There is another factor in the record which creates a doubt that the offense committed by the appellant involves moral turpitude. Exhibit 1, which purports to be an extract of the record of the appellant's conviction in case No. 8252 before a summary military court on March 28, 1947, charges the appellant as follows: "* * * did * * * take part in a public riotous gathering and use force and threats against a German policeman in the lawful exercise of his office, to wit: On 18 March 1947." It states on its face that this record is located at "HICOG, Augsburg, Germany."

We have been informed that exhibit 2, a document in the German language with the title of "Bestatigung," amounts to a certificate in the nature of a police record issued and executed by a German civil official of the city of Augsburg, which among other things reflects in the German language a copy of a complaint lodged against the subject of the certificate for which he was tried and convicted in the ordinary military court at Augsburg on March 28, 1947. It has been brought to our attention that the German word "Beschimpfung," found in that portion of the certificate which refers to the offense under consideration, does not connote, nor can it be translated as referring to the use of any force or the threat of the use of any force. The English equivalent, according to the translation attached, is "insulting." Another equivalent, we have been informed, is "using improper language" or "having a verbal exchange in a loud voice."

It is apparent from the foregoing that there is a conflict between the charges set forth in exhibits 1 and 2. Exhibit 2 supports the appellant's version of the incident as brought out by his testimony before the board of special inquiry ( supra). Exhibit 1 is silent as to the nature and character of the "force and threats" employed by the appellant against the police officer. The descriptive portion of exhibit 2 charges that appellant merely engaged in a "verbal exchange" or "insulted a German policeman exercising his duty." There is no showing that force or violence accompanied the verbal exchange. The rationale, therefore, is that section 115 of the German Penal Code, like the related section 113, is broad enough to encompass a passive resistance as well as one accompanied by force and violence.

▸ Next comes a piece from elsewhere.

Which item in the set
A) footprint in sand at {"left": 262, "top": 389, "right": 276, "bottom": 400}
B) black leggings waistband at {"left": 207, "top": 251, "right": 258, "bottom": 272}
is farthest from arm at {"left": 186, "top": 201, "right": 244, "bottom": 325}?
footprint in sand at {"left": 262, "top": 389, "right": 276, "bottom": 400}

There is no offense under section 115 of the German Criminal Code ( supra), unless an act set forth in either section 113 or 114 of the code is committed during the public demonstration. The description of the offense, both in exhibits 1 and 2, reflects that only section 113 is applicable here. We find on the record before us that a conviction under section 115 of the German Penal Code may be obtained notwithstanding the fact that the accused did not know that the person assaulted was a police officer. We also find that section 115 is broad enough to encompass acts which do involve moral turpitude as well as those which do not. Since the minimum requirement must serve as the test ( Mylius v. Uhl, 210 Fed. 860), we conclude that on this record the appellant has not been convicted of a crime involving moral turpitude. The criminal ground for exclusion is not sustained.

The Acting Assistant Commissioner, in addition to the criminal ground of inadmissibility against the principal appellant, also finds the appellants inadmissible because not in possession of unexpired immigration visas. The visas were valid at the time the appellants applied for admission to the United States. Accordingly, the documentary grounds of inadmissibility are not sustained.

Order: It is ordered that the appeal be sustained.